Everyone likes a personal note or personal recommendation. And according to marketing research, it works. 78% of consumers say that personally relevant content increases their purchase intent for a brand's products and services.
And it isn’t just marketing chatter. General Mills (Tii:GIS) improved its analytics and, in the process, improved digital sales. On a June 28 quarterly report call with analysts and investors, Chairman and CEO Jeff Harmening said the consumer data effort has helped drive a double-digit rise in digital sales in the U.S.
“We plan to continue to leverage our data and analytical capabilities to assess and improve our presence on the digital shelf,” Harmening said during the call. “These tools and processes enabled us to grow our U.S. eCommerce retail sales by 24% in fiscal ’23, and we plan to continue this momentum in fiscal ’24.”
So where is all this digital data coming from and what are companies doing with it to personalize sales?
According to Fortune Business Insights, the global big data analytics market was valued at $240.56 billion in 2021 and it is forecasted to grow from $271.83 billion in 2022 to $655.53 billion by 2029 at a compound annual growth rate of 13.4% during the forecast period. The increasing data generation from social media platforms like Facebook, Snapchat, WhatsApp, and Instagram leads to significant databases and huge amounts of data that need big data technology for processing.
While some companies crunch the data on their own, others turn to a growing number of companies that do the crunching for them.
Big data, also known as big data analytics, is a term used to describe the massive amount of data that is collected by businesses all the time. It typically describes data sets with sizes beyond the ability of traditional data processing software tools to capture, process and curate in a timely fashion. The data is constantly flowing in from e-commerce, shipping, text messaging, internet transactions, and wholesale and retail transactions.

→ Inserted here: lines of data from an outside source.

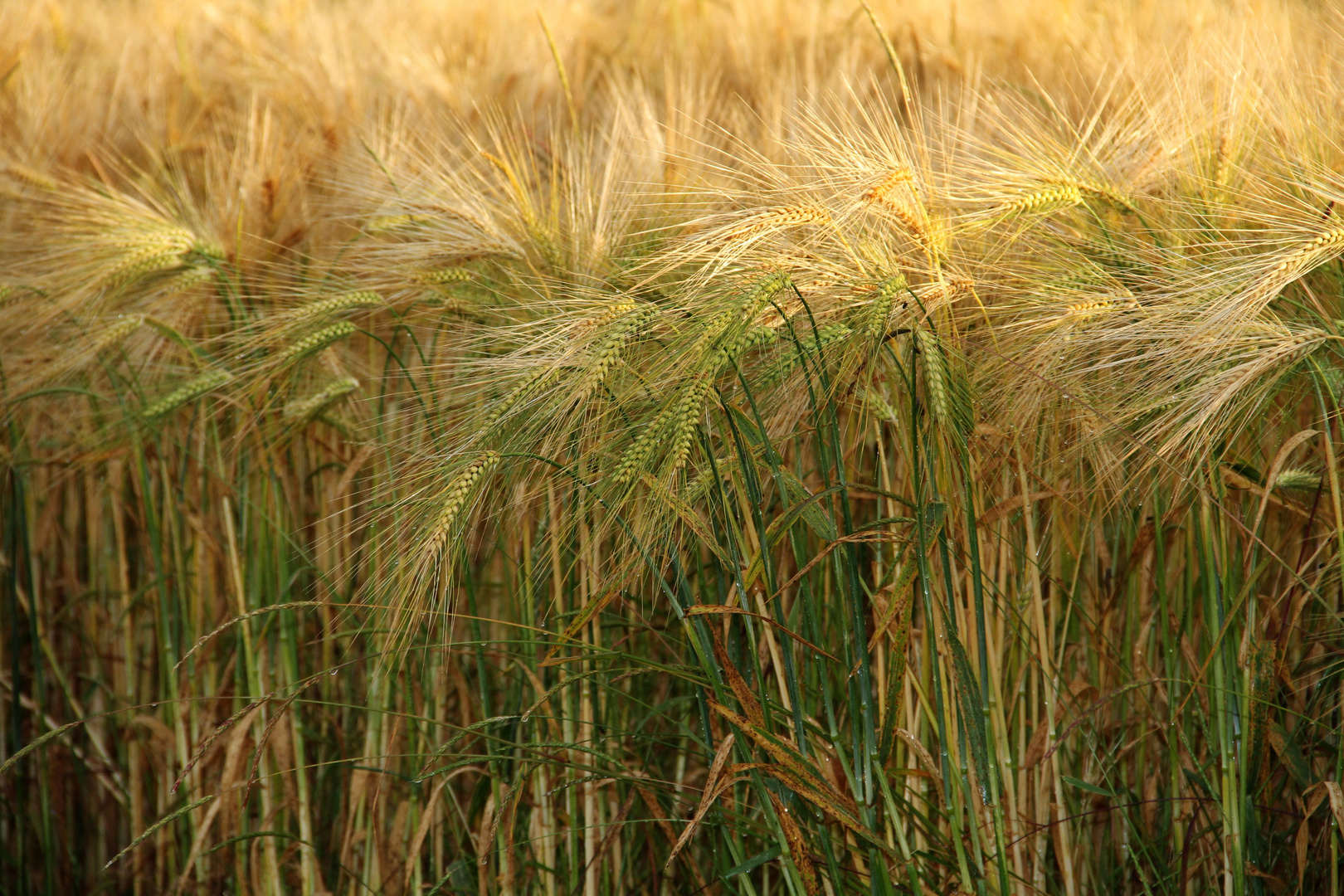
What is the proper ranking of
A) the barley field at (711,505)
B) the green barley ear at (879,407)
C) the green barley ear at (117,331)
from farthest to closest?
the green barley ear at (117,331), the green barley ear at (879,407), the barley field at (711,505)

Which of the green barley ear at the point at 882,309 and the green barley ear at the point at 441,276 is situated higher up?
the green barley ear at the point at 441,276

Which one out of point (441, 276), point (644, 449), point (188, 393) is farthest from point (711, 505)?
point (188, 393)

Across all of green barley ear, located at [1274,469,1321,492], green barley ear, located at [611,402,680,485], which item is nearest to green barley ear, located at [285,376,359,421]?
green barley ear, located at [611,402,680,485]

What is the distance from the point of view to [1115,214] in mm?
1453

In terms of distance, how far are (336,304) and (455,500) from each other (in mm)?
538

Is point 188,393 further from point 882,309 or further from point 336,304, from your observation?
point 882,309

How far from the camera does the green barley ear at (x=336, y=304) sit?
149 cm

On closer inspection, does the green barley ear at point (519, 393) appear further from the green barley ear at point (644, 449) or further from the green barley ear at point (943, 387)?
the green barley ear at point (943, 387)

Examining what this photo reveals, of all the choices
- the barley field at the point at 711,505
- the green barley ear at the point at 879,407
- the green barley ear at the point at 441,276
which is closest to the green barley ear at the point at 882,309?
the barley field at the point at 711,505

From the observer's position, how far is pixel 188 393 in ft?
5.02

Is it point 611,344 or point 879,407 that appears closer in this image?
point 611,344

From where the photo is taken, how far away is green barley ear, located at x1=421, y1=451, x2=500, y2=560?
3.49 feet

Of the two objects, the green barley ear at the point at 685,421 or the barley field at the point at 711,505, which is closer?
the green barley ear at the point at 685,421

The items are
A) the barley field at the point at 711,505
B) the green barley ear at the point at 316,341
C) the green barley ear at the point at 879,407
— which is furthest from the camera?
the green barley ear at the point at 316,341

Big data companies sort reams of data into usable, actionable information. These firms help other companies understand their markets (including any shortcomings), identify customers, spot trends and analyze patterns. The field of data analytics is growing quickly as companies begin to understand how they can use all the information collected daily.
Big data companies are sometimes just that — companies that were founded to dissect, hold or analyze data. They include public companies such as Teradata Corp. (Tii:TDC), MongoDB (Tii:MDB), Palantir Technologies (Tii:PLTR), Splunk (Tii:SPLK), Snowflake (Tii:SNOW), Datadog (Tii:DDOG) and New Relic (Tii:NEWR), to name a few.
Other companies are involved in big data but are better known for the technology they bring to market, such as Salesforce (Tii:CRM), International Business Machines (Tii:IBM) and Dell Technologies (Tii:DELL).
As more data is collected, more help from these big data companies will be needed. Data is worthless if it isn’t analyzed. Big data is becoming more important as a way to provide operational intelligence, enabling companies to investigate, monitor, analyze situations, and then react and respond. Big data is especially helpful for retailers, who can use the information to better understand customers and the most effective ways to keep them engaged. Big data allows them to solve problems faster and make more agile business decisions. In addition, banks use it to help minimize risk and fraud.
As the world and commerce are tied ever closer to the internet and technology, big data is going to continue to pile up. With the right company as a guide, this information can be mined to provide clarity and strategy.